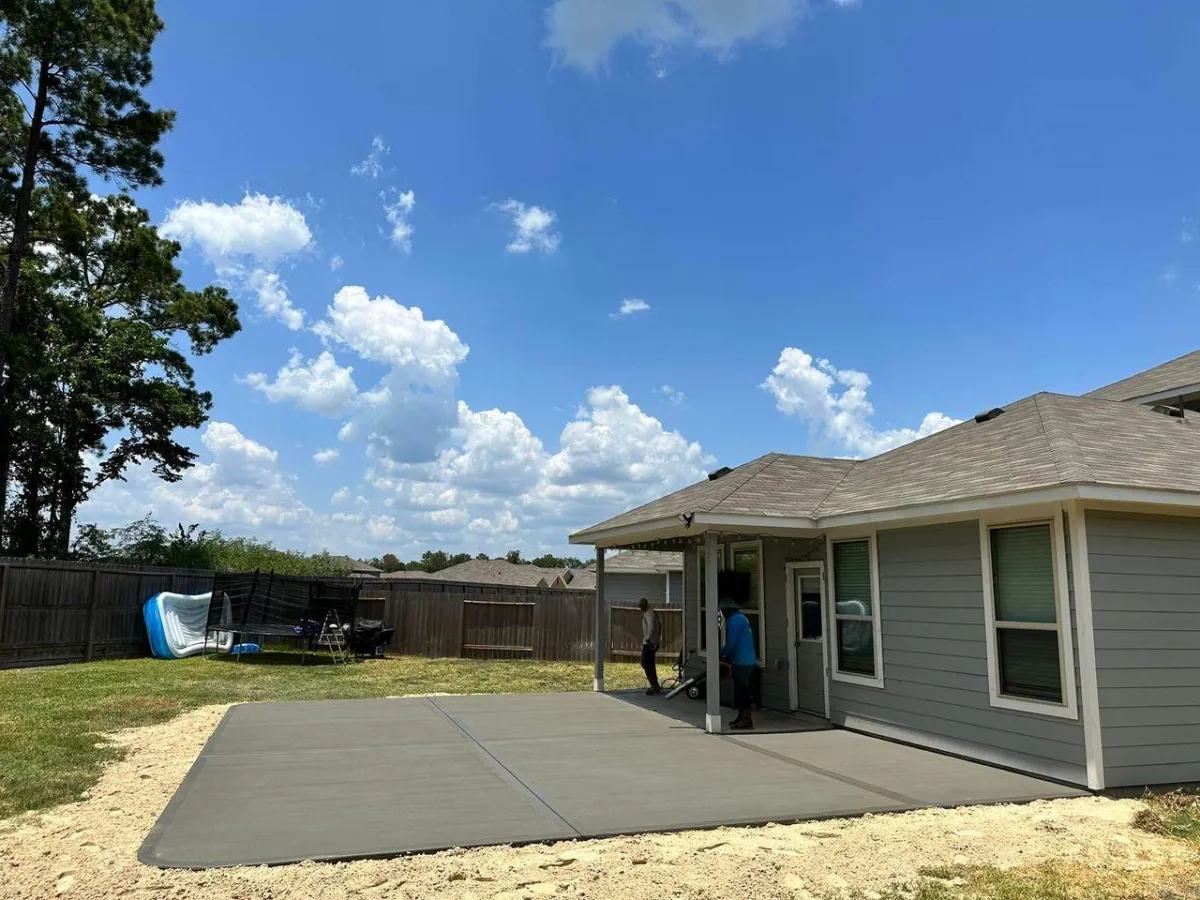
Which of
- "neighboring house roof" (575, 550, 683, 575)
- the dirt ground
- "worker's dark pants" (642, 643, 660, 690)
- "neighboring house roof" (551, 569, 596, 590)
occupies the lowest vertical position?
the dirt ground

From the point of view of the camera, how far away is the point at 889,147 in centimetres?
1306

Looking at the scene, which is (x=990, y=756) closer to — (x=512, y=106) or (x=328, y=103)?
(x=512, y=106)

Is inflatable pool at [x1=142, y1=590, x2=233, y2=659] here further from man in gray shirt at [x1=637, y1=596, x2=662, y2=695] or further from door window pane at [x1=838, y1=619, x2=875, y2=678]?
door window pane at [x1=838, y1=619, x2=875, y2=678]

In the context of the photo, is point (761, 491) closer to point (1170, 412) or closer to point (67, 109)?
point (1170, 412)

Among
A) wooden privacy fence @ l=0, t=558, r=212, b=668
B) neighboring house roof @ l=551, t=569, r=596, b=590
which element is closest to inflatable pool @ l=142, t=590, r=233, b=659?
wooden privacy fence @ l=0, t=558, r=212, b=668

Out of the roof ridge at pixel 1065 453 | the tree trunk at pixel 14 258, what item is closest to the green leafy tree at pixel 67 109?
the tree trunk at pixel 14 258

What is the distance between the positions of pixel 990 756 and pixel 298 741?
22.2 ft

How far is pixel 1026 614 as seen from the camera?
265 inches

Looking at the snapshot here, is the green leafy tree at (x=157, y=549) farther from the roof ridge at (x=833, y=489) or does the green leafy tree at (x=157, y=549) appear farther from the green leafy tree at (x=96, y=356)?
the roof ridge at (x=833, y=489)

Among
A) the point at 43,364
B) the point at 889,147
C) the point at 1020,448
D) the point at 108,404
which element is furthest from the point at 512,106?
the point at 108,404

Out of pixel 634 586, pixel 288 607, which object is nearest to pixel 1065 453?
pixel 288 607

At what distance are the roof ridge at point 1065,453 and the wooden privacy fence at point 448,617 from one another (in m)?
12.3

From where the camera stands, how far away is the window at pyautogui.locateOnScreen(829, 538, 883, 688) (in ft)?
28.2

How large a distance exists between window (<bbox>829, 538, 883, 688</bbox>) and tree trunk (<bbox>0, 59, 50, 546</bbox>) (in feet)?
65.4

======

### Task brief
Copy the listing above without the pictures, replacing "inflatable pool" with "kiddie pool" everywhere and leaving everything else unchanged.

### Response to the exercise
Which of
- "neighboring house roof" (575, 550, 683, 575)
- the dirt ground
- "worker's dark pants" (642, 643, 660, 690)
- "neighboring house roof" (551, 569, 596, 590)
occupies the lowest vertical position?
the dirt ground

From the point of view of the camera, how far away is the point at 889,147 in centimetres?
1306

Looking at the scene, which is (x=990, y=756) closer to — (x=512, y=106) or (x=328, y=103)?
(x=512, y=106)

Is kiddie pool at [x1=142, y1=590, x2=233, y2=659] here further from man in gray shirt at [x1=637, y1=596, x2=662, y2=695] or further from door window pane at [x1=838, y1=619, x2=875, y2=678]?
door window pane at [x1=838, y1=619, x2=875, y2=678]

In the context of the photo, is point (761, 491) closer to point (1170, 412) or closer to point (67, 109)?
point (1170, 412)

Among
A) wooden privacy fence @ l=0, t=558, r=212, b=668
B) neighboring house roof @ l=551, t=569, r=596, b=590
which element is closest to kiddie pool @ l=142, t=590, r=233, b=659?
wooden privacy fence @ l=0, t=558, r=212, b=668

Out of the roof ridge at pixel 1065 453 | the tree trunk at pixel 14 258, what item is closest to the green leafy tree at pixel 67 109?
the tree trunk at pixel 14 258

What is the distance between the positions of pixel 990 756 and pixel 298 741?
22.2 ft

How far is pixel 1026 614 as seen from the camera?
265 inches

Looking at the snapshot here, is the green leafy tree at (x=157, y=549) farther from the roof ridge at (x=833, y=489) or does the green leafy tree at (x=157, y=549) appear farther from the green leafy tree at (x=96, y=356)?
the roof ridge at (x=833, y=489)

Among
A) the point at 43,364
B) the point at 889,147
C) the point at 1020,448
D) the point at 108,404
which element is furthest from the point at 512,106?
the point at 108,404

Out of pixel 634 586, pixel 288 607, which object is nearest to pixel 1065 453?
pixel 288 607

At what distance are the roof ridge at point 1065,453 and the wooden privacy fence at point 448,617 from one another (in m)?
12.3

From where the camera stands, how far away is the window at pyautogui.locateOnScreen(829, 538, 883, 688) (in ft)?
28.2

How large a distance exists between window (<bbox>829, 538, 883, 688</bbox>) and tree trunk (<bbox>0, 59, 50, 546</bbox>) (in feet)?
65.4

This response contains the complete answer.